Since our paper came out, I have continued to use OBIS data in my research attempting to describe and explain the distribution of diversity in our oceans. At the same time, OBIS has changed too, both structurally - it’s moved from Rutgers in NJ to the IOC Project office for IODE in Ostend - and in terms of its content, now housing over 35 million records, including almost 19 million which recorded sample depth.

So back to last week, and an email from the current manager of OBIS, Ward Appeltans, asking if I might be able to update the figure from our 2010 paper with new OBIS data.

With some trepidation, I opened up the file of R code I’d used for the original analysis. And got a pleasant surprise: it was readable! Largely this was because I submitted it as an appendix to our paper, and so had taken more care than usual to annotate it carefully. I think this demonstrates an under-apprecaiated virtue of sharing data and code: in preparing it such that it is comprehensible to others, it becomes much more useful to your future self.

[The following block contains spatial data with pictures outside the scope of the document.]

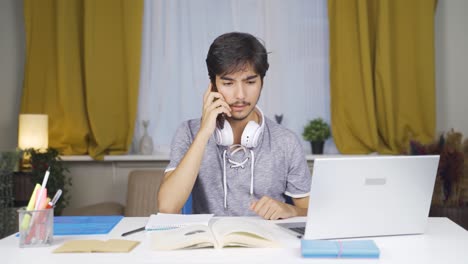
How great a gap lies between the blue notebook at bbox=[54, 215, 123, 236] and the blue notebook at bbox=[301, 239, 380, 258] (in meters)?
0.64

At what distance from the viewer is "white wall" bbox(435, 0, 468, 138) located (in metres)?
3.98

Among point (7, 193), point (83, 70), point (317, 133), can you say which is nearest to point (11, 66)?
point (83, 70)

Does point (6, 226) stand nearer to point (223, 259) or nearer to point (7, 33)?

This point is nicely made in a new paper by Ethan White and colleagues on making using and reusing data easier.

So, rather than days of fiddling, I was able to get the code up and running with new data really quite quickly. Of course, there were a few minor bugs to sort out - one thing I always do with R code now, but didn’t at the time, is to insert the command rm(list = ls()) at the top, to clear my workspace. The fact my old code didn’t work immediately was, I think, down to my failure to do this - the code required an object that was clearly hanging around in my workspace at the time. But it was simply a matter of correcting a name inside a function and it all worked fine. (Actually, one thing still doesn’t work well, which is getting the figure from R into a satisfactory, scaleable vector format which looks nice in other packages - the PDF looks OK (but not great) in Preview but awful viewed in Acrobat, for example - but that’s another story…)

What happens, then, to our view of the depth distribution of marine biodiversity knowledge when we increase the number of observations from 7 million to 19 million?

Fig 2. Figure 1 updated to use the c. 19 million suitable occurrence records available in OBIS in 2013.

Actually, rather little: the overall pattern is pretty much the same, with far more records from shallow than deep seas, and a paucity of midwater records at all depths. The big blue bit in the middle remains both big and blue.

Postscript: Ward at OBIS emailed me to suggest that this post comes across a bit on the negative side, which was certainly not my intention. Even back in 2009 OBIS was a phenomenal resource for marine biodiversity research; the fact that in under 4 years, the number of useful records for my analysis has increased >2.5x is amazing. My view is still that the big blue bit in the middle remains both big and blue, but it's very heartening to see the fingers of yellow extending further and further into the colossal deep pelagic ocean. It would be nice to think that our data visualisation exercise has had something to do with this!